**WORK ITEM**
Word for word, set down the entries below.

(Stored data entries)
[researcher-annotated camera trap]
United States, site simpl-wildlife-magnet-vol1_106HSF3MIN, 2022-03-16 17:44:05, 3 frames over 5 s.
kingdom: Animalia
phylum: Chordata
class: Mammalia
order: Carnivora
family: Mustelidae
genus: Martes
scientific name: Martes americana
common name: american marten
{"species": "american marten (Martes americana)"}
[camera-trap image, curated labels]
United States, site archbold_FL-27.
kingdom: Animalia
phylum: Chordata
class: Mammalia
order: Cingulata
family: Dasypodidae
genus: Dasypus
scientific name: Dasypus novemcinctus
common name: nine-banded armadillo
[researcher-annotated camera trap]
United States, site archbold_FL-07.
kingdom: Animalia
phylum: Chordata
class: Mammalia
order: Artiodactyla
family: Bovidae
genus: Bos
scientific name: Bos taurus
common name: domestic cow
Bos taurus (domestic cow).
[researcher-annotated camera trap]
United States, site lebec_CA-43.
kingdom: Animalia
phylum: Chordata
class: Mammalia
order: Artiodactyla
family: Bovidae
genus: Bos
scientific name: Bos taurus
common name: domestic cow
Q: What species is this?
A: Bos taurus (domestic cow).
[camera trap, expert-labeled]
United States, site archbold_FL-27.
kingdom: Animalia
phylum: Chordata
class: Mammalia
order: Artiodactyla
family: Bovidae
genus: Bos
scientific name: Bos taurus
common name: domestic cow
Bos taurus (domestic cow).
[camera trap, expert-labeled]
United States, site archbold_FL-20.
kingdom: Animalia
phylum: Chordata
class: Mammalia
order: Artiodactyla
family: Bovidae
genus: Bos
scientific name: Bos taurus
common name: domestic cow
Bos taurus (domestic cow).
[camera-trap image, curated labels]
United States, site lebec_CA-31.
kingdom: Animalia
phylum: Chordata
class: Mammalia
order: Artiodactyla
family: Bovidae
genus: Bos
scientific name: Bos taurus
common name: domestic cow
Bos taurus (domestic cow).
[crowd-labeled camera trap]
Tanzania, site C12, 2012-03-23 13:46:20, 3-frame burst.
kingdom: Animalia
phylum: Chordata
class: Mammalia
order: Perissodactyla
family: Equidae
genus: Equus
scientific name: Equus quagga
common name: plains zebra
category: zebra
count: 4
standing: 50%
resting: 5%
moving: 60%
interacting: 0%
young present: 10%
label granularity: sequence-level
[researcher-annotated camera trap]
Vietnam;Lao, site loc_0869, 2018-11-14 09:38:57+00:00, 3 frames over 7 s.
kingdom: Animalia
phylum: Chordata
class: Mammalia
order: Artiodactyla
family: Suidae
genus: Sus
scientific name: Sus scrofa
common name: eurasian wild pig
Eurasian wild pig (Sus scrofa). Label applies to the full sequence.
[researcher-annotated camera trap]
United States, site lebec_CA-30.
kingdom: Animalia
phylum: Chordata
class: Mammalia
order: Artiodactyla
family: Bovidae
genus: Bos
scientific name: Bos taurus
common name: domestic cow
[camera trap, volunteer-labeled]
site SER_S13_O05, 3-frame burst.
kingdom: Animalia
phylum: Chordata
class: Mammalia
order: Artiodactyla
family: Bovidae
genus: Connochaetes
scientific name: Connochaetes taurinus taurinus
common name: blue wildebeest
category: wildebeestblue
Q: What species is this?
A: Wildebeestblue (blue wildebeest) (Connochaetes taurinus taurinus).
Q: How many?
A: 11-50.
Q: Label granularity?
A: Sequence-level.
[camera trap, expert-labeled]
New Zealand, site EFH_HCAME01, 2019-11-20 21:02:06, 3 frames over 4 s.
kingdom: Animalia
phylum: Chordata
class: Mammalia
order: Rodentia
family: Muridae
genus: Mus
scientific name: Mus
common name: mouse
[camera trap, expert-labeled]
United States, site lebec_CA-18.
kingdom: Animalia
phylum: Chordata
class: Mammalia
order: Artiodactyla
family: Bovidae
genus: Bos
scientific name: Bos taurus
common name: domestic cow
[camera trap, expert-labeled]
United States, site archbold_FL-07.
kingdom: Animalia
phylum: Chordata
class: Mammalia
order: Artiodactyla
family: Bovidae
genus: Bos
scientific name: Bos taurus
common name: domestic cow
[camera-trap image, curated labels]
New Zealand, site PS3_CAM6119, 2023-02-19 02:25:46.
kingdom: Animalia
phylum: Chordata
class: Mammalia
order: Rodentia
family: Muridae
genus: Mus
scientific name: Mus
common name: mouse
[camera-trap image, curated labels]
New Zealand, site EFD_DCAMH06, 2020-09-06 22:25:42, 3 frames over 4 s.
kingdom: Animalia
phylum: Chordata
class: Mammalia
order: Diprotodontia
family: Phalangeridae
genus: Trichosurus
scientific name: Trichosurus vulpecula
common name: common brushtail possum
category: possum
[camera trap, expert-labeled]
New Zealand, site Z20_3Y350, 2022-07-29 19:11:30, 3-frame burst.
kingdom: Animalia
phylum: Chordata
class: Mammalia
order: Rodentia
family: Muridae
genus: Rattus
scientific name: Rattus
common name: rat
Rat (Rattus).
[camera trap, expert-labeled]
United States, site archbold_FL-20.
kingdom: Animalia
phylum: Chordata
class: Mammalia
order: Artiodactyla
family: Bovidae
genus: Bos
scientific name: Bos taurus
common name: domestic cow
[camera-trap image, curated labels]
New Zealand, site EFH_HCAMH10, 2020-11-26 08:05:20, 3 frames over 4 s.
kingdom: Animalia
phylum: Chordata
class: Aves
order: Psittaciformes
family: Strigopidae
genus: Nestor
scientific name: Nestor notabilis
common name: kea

**PROBLEM SOLUTION**
[researcher-annotated camera trap]
United States, site simpl-wildlife-magnet-vol1_106HSF3MIN, 2022-03-16 17:44:05, 3 frames over 5 s.
kingdom: Animalia
phylum: Chordata
class: Mammalia
order: Carnivora
family: Mustelidae
genus: Martes
scientific name: Martes americana
common name: american marten
{"species": "american marten (Martes americana)"}
[camera-trap image, curated labels]
United States, site archbold_FL-27.
kingdom: Animalia
phylum: Chordata
class: Mammalia
order: Cingulata
family: Dasypodidae
genus: Dasypus
scientific name: Dasypus novemcinctus
common name: nine-banded armadillo
[researcher-annotated camera trap]
United States, site archbold_FL-07.
kingdom: Animalia
phylum: Chordata
class: Mammalia
order: Artiodactyla
family: Bovidae
genus: Bos
scientific name: Bos taurus
common name: domestic cow
Bos taurus (domestic cow).
[researcher-annotated camera trap]
United States, site lebec_CA-43.
kingdom: Animalia
phylum: Chordata
class: Mammalia
order: Artiodactyla
family: Bovidae
genus: Bos
scientific name: Bos taurus
common name: domestic cow
Q: What species is this?
A: Bos taurus (domestic cow).
[camera trap, expert-labeled]
United States, site archbold_FL-27.
kingdom: Animalia
phylum: Chordata
class: Mammalia
order: Artiodactyla
family: Bovidae
genus: Bos
scientific name: Bos taurus
common name: domestic cow
Bos taurus (domestic cow).
[camera trap, expert-labeled]
United States, site archbold_FL-20.
kingdom: Animalia
phylum: Chordata
class: Mammalia
order: Artiodactyla
family: Bovidae
genus: Bos
scientific name: Bos taurus
common name: domestic cow
Bos taurus (domestic cow).
[camera-trap image, curated labels]
United States, site lebec_CA-31.
kingdom: Animalia
phylum: Chordata
class: Mammalia
order: Artiodactyla
family: Bovidae
genus: Bos
scientific name: Bos taurus
common name: domestic cow
Bos taurus (domestic cow).
[crowd-labeled camera trap]
Tanzania, site C12, 2012-03-23 13:46:20, 3-frame burst.
kingdom: Animalia
phylum: Chordata
class: Mammalia
order: Perissodactyla
family: Equidae
genus: Equus
scientific name: Equus quagga
common name: plains zebra
category: zebra
count: 4
standing: 50%
resting: 5%
moving: 60%
interacting: 0%
young present: 10%
label granularity: sequence-level
[researcher-annotated camera trap]
Vietnam;Lao, site loc_0869, 2018-11-14 09:38:57+00:00, 3 frames over 7 s.
kingdom: Animalia
phylum: Chordata
class: Mammalia
order: Artiodactyla
family: Suidae
genus: Sus
scientific name: Sus scrofa
common name: eurasian wild pig
Eurasian wild pig (Sus scrofa). Label applies to the full sequence.
[researcher-annotated camera trap]
United States, site lebec_CA-30.
kingdom: Animalia
phylum: Chordata
class: Mammalia
order: Artiodactyla
family: Bovidae
genus: Bos
scientific name: Bos taurus
common name: domestic cow
[camera trap, volunteer-labeled]
site SER_S13_O05, 3-frame burst.
kingdom: Animalia
phylum: Chordata
class: Mammalia
order: Artiodactyla
family: Bovidae
genus: Connochaetes
scientific name: Connochaetes taurinus taurinus
common name: blue wildebeest
category: wildebeestblue
Q: What species is this?
A: Wildebeestblue (blue wildebeest) (Connochaetes taurinus taurinus).
Q: How many?
A: 11-50.
Q: Label granularity?
A: Sequence-level.
[camera trap, expert-labeled]
New Zealand, site EFH_HCAME01, 2019-11-20 21:02:06, 3 frames over 4 s.
kingdom: Animalia
phylum: Chordata
class: Mammalia
order: Rodentia
family: Muridae
genus: Mus
scientific name: Mus
common name: mouse
[camera trap, expert-labeled]
United States, site lebec_CA-18.
kingdom: Animalia
phylum: Chordata
class: Mammalia
order: Artiodactyla
family: Bovidae
genus: Bos
scientific name: Bos taurus
common name: domestic cow
[camera trap, expert-labeled]
United States, site archbold_FL-07.
kingdom: Animalia
phylum: Chordata
class: Mammalia
order: Artiodactyla
family: Bovidae
genus: Bos
scientific name: Bos taurus
common name: domestic cow
[camera-trap image, curated labels]
New Zealand, site PS3_CAM6119, 2023-02-19 02:25:46.
kingdom: Animalia
phylum: Chordata
class: Mammalia
order: Rodentia
family: Muridae
genus: Mus
scientific name: Mus
common name: mouse
[camera-trap image, curated labels]
New Zealand, site EFD_DCAMH06, 2020-09-06 22:25:42, 3 frames over 4 s.
kingdom: Animalia
phylum: Chordata
class: Mammalia
order: Diprotodontia
family: Phalangeridae
genus: Trichosurus
scientific name: Trichosurus vulpecula
common name: common brushtail possum
category: possum
[camera trap, expert-labeled]
New Zealand, site Z20_3Y350, 2022-07-29 19:11:30, 3-frame burst.
kingdom: Animalia
phylum: Chordata
class: Mammalia
order: Rodentia
family: Muridae
genus: Rattus
scientific name: Rattus
common name: rat
Rat (Rattus).
[camera trap, expert-labeled]
United States, site archbold_FL-20.
kingdom: Animalia
phylum: Chordata
class: Mammalia
order: Artiodactyla
family: Bovidae
genus: Bos
scientific name: Bos taurus
common name: domestic cow
[camera-trap image, curated labels]
New Zealand, site EFH_HCAMH10, 2020-11-26 08:05:20, 3 frames over 4 s.
kingdom: Animalia
phylum: Chordata
class: Aves
order: Psittaciformes
family: Strigopidae
genus: Nestor
scientific name: Nestor notabilis
common name: kea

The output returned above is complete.